By David Milliken
LONDON (Reuters) – British wage growth is being pushed down by low headline inflation, but could bounce back fast once prices start to rise more quickly, Bank of England policymaker Ian McCafferty said on Wednesday.
McCafferty stopped voting to raise interest rates in February and rejoined the consensus on the Monetary Policy Committee, as wage growth no longer looked likely to accelerate as fast as he had expected.
In a speech at the central bank on Wednesday, he said he expected to vote again for higher interest rates at some stage, but could not say when as “uncertainty surrounding the evolution of the economy over the coming months is particularly acute”.
Britons vote in June on whether to leave the European Union, and most polls show only a small lead for the “Remain” camp.
“Very recently there have been some signs that increased uncertainty linked to the outcome of the EU referendum … may weigh on investment in coming months, such that we may see a slight softening in GDP growth through the summer,” McCafferty said.

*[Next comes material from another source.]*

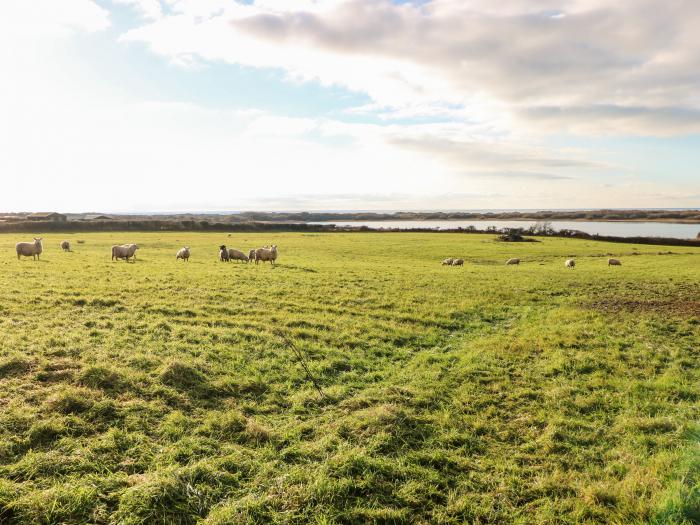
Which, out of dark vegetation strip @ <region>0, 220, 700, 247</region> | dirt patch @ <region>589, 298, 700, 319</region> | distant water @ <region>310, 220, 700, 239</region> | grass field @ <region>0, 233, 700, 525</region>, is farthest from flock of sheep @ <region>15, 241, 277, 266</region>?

BoE Governor Mark Carney said on Tuesday that foreign investment in British commercial real estate had ground to a halt in recent months due to concerns about a possible Brexit.
The main focus of McCafferty’s speech was the role low inflation was playing in ensuring keeping down growth in wages, which he described as “disappointingly weak”.
British consumer price inflation averaged zero last year, its lowest on record, and only crept up to 0.5 percent in March, far below the BoE’s 2 percent target.
McCafferty said that firms he had spoken with had said that they were using current inflation rates as a starting point for wage bargaining, as they were unable to raise prices.
This process should go into reverse once last year’s fall in oil prices stopped weighing down on inflation, he said.
“A pick-up in price inflation should lead to a correspondingly faster bounce in wage growth,” McCafferty said.
“Although the point at which this wage acceleration should begin has been pushed out by the changes in our forecasts for price inflation …. it still poses a risk of an inflation overshoot in the third year of our forecast,” he added.